The plumbing connections that Jayco used seemed to be of poor design. It seemed likely that the plumbing came connected from the factory, but had easily broke apart. We could have called Jayco and received a free replacement part, but we didn’t want the same parts installed. We went to a local plumbing supply store and modified the fittings slightly in hopes that it will all stay together in the future.
As we repaired the plumbing, a larger problem began to show itself. We slowly realized that part of the problem was the lack of support under the shower around the drain pipe. The underside of the shower was supported by a large piece of styrofoam with a piece of plywood under that and 2x4s supporting it all. We noticed this support system was missing from around the shower drain and along the outside edge. Some of this was to be expected, but only where the drain came down. This lack of support was what was causing the shower to feel soft and would likely lead to shower floor failure over time. We quickly realized we needed more knowledge and tools—we called in my dad.

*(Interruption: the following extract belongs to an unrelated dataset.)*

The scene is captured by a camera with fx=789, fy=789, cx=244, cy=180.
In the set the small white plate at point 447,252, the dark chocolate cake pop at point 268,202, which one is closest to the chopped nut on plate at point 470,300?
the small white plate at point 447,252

At the start, we all knew we needed to reinforce the shower floor, but none of us dreamed it would be such a chore. Continuing to work through the 7″ wide access panel in the bathroom wasn’t going to work. Dad and Jason got under the RV and removed that sheet metal I described earlier which gave them better access under the shower and a better view of the mess we were dealing with. Not only had Jayco cut the styrofoam and plywood supports too far back from the drain, one of the 2x4s meant to support the floor was anchored to nothing. Let me say that again, the 2×4 coming down from the shower was attached to nothing and was just hanging there. After that discovery, every time I went out to check on the repairs I could hear Dad exclaim, “those bastards!” He just couldn’t believe how a company could produce such shoddy work. Sadly, from all our research, none of this really surprised Jason or I.

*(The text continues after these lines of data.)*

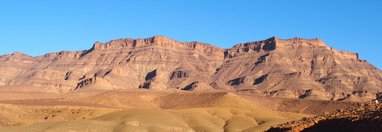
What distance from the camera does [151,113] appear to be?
8969 centimetres

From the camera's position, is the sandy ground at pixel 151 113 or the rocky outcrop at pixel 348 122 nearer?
the rocky outcrop at pixel 348 122

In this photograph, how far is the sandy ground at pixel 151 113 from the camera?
71.8 m

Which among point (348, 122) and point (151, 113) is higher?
point (151, 113)

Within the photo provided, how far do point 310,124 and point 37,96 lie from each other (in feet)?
551

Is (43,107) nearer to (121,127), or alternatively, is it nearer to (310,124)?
(121,127)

The guys worked tirelessly to get that shower supported. They encountered many obstacles which slowed their progress, mainly working in such tight quarters and the lack of anything good to add supports to.

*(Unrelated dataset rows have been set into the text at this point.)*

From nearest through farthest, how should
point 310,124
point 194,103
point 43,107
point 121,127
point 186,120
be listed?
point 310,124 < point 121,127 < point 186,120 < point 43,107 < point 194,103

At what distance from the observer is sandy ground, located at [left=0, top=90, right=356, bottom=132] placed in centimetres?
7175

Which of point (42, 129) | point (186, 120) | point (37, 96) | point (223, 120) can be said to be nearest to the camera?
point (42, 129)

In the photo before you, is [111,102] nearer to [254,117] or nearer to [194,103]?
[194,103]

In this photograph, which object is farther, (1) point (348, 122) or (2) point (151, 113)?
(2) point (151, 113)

The shower issue left us a bit demoralized, but we knew in advance that we’d deal with such issues. Everyone we know with a new RV has similar stories. My cousins, for example, purchased a high end fifth wheel (different manufacturer from ours) and they’ve had multiple issues in their first two months of ownership. Like us, they realize “it is what it is” and they still love the full time RVing lifestyle.
Only time will tell if we have worked the major kinks out of the Greyhawk. Fortunately, we do still have another full year under warranty should we need it. As of the time of our purchase, Jayco was the only manufacturer offering a two year warranty. I still love the Hawk and believe it was the right choice for us at this time. I’m looking forward to all the amazing places she is going to take us.
Post publication note: Jason’s research on how to stabilize an RV shower floor revealed that this is a common problem across manufacturers. In fact, while we were shopping for RVs, we noticed that most brands had soft shower floors.